I think we talked about contingencies before. If you submit your offer non-contingent, you’re waiving your right to cancel the contract if you find something that you don’t like about the condition of the property, if something happens with your loan, or if something happens with the appraisal. You’re basically waiving your right to cancel for pretty much any reason. So you definitely don’t want to go into that lightly. If you want to put in a competitive offer and if you are know that this property is going to get more than 1 offer, do as much research as you can up front. Speak with your lender, make sure that they’re really solid on the numbers, and make sure that they already have all of your documents so they’ve fully underwritten your file. That way there’s not going to be any question marks working with your agent and looking at the comparable properties in the neighborhood so that your price solidly matches what’s going on in the rest of the neighborhood and there won’t be an issue with the appraisal. Lastly, dig through the reports that the listing agent provides, because for the most part, agents are still providing home inspections, pest inspections, and that kind of stuff. Then if you want to do anything else up front you can try and get in there before the offer date to get any of those questions answered so that you can write with as few contingencies as possible.

Jenni: Got it. 

Brook: I kind of hate that. People could have contingencies, but that’s kind of the reality of where it is. 

Jenni:  Got it. What would you say to somebody saying, look, I’ve been parking my money in cash because I really want to buy in the house the next one, two years. But these interest rates, they scare me. I don’t feel like I can afford it. I’m just sitting on this. What is there anything they should be doing now?

Brook: I actually think this is a great time to buy. You know, prices are coming down. You have more negotiating power. I think once the rates go down everybody’s going to jump back in and you’re not going to have the kind of leverage that you have right now.

You know, you can change the rate. You can’t do anything about your purchase price. So, if you are able to get in now, I think you’re going to look back and feel really smart in 5 years. 

Jenni: On the idea of being you bought the house at what it is, but you can always refinance later. But you can’t change the price of the house.

Brook:  Yes, exactly. 

What about current homeowners with a low interest rate who want to move? (10:43)

Jenni:  What do you say to people who bought their house a couple of years ago or back when rates were real low and they have an awesome 30 year mortgage at 3%, but now they’re finding that this house no longer fits their needs?

Brook: I mean, it’s a tough spot to be in right now. I know a lot of people who are in that situation and that’s part of the reason why we have low inventory at the moment.

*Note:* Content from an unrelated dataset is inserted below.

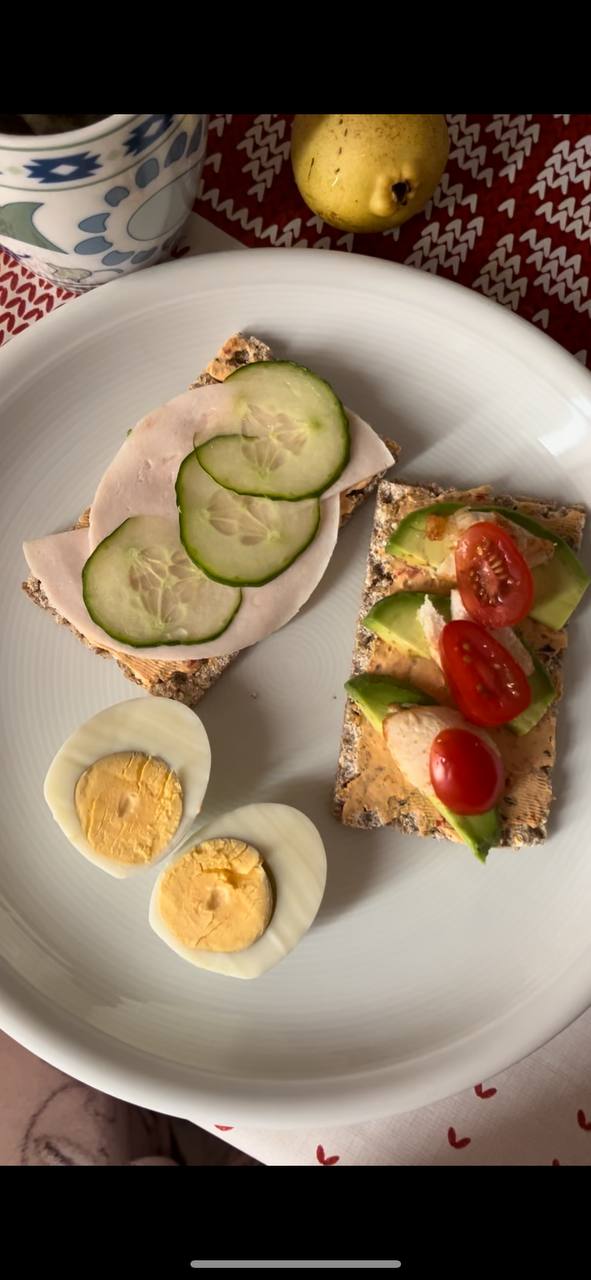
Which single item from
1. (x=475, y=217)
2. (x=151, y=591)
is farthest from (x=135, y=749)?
(x=475, y=217)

You have a couple options if there’s any possibility that you can rent out the original property and just hold it for a while. I think that’s a great option. You could talk to your lender and your financial advisor about taking money out on that property, doing a HELOC (Home Equity Line of Credit) or something like that to have enough cash for your down payment on your new property while still keep that old property rented for the time being.

Then on the buyer side, the same things of just trying to get that rate down for a few years until hopefully things change. 

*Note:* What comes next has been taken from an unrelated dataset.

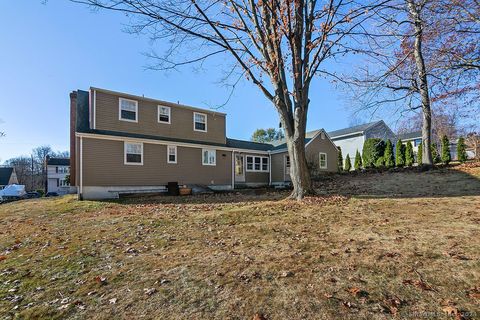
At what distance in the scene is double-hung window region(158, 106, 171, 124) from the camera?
17312mm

Jenni: Got it. Yeah, that is a tough one, right? 

Brook: It’s a tough one. Yeah. 

Jenni: What are rental rates like? 

Brook: Let’s see pretty stable. I’m not seeing them go down. 

Jenni: Gotcha. 

Brook: It’s a pretty decent market for rentals. With everybody not being able to buy and so many people sitting out this buying time, there’s quite a bit of competition for rentals. So that’s keeping the prices pretty steady.

What new alternative financing programs exist for homebuyers in 2024? (12:43)

Jenni:  In last year’s chat, we talked about how to access alternative financing programs.  Can you kind of do a review of what’s available and is there anything new for coming into 2024? 

Brook: I don’t know if I shared this last time, but I came upon a great resource. It’s called Down Payment ResourceIt’s a website where you can log in and put in all of your information and it brings up basically all of the down payment programs that are available to you.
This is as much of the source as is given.